Source passage START
We set off again at sunrise and soon arrived at a mud hole in the hillside. There, an industry was born that involved pushing and pulling cars up and down hills. Diesel smoke was being spewed out and a lot of screaming was heard. I named the place Mordor after Tolkien's Hellscape.
As I scrambled up the hill, I thought about how everything that enters Kamitsuga travels this route: construction materials, clothing, rice, wheat, beer. This means that everything needed to respond to an outbreak, including all vaccines, virus samples, and latex gloves, will be delivered this way.
We arrived in Kamitsuga a little before noon. At the one-story brick hospital, I met Dr. Steve Birembo and Fidel Kakemenge, the doctor and nurse who identified the first mpox case at Kamitsuga Reference Hospital a year ago. It was a virus they had never seen before, and the international alert they raised brought epidemiologists and virologists to them. We put on protective equipment and entered the mpox isolation ward to talk to the patients. The youngest was 5 weeks old.
Then we went to something called Maison de Tolerance to talk to sex workers.. Women sat on overturned beer crates and talked about their suffering from the infection. Their children sat wide-eyed in the chaos of the facility. A boy with a fever from what appeared to be malaria was passed from knee to knee. Their vulnerability and the conditions that facilitated the transmission of mpox among women and their clients were clearly on display.
The way out of Kamituga was even more difficult than the way in. We got stuck in the mud in Mordor. At one point, one of my legs sank and the mud reached my waist and a passerby had to pull me up. Caleb, who is well over 6 feet tall, entered with both feet but was stuck until a herd of young children jumped out of the bushes and dug him out in exchange for a few hundred Congolese francs.
Source passage END
Extracted material START
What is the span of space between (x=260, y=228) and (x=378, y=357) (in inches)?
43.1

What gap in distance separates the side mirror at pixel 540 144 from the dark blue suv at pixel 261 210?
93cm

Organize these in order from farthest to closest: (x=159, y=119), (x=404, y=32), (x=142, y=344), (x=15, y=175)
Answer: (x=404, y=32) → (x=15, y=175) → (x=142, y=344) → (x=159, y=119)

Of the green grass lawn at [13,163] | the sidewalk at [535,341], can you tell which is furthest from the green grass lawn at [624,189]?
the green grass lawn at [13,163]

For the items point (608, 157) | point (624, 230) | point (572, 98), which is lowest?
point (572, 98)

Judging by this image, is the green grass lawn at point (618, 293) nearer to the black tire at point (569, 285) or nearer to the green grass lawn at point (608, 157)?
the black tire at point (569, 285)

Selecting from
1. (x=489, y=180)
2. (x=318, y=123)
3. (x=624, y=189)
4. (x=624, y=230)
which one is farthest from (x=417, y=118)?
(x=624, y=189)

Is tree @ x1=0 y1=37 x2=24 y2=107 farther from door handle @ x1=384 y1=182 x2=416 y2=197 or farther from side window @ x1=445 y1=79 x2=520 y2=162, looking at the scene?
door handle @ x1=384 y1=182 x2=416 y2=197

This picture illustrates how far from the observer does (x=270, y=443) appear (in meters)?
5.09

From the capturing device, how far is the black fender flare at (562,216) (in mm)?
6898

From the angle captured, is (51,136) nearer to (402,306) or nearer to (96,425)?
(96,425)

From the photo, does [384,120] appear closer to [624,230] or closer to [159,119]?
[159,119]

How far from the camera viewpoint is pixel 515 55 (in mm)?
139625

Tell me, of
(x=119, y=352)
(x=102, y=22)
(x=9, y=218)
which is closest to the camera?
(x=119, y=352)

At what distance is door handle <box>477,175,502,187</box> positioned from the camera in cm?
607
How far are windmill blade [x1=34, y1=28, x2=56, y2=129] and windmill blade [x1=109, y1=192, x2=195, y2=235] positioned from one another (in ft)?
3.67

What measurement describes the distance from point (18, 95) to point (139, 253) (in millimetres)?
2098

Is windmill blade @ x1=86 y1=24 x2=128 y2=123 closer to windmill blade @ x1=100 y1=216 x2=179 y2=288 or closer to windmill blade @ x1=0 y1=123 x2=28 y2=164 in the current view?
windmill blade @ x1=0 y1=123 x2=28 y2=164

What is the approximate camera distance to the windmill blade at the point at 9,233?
Extracted material END
Problem requirements » Transcribe the travel account word for word, starting with the words "We arrived in" and stopping after "5 weeks old.".

Expected answer »
We arrived in Kamitsuga a little before noon. At the one-story brick hospital, I met Dr. Steve Birembo and Fidel Kakemenge, the doctor and nurse who identified the first mpox case at Kamitsuga Reference Hospital a year ago. It was a virus they had never seen before, and the international alert they raised brought epidemiologists and virologists to them. We put on protective equipment and entered the mpox isolation ward to talk to the patients. The youngest was 5 weeks old.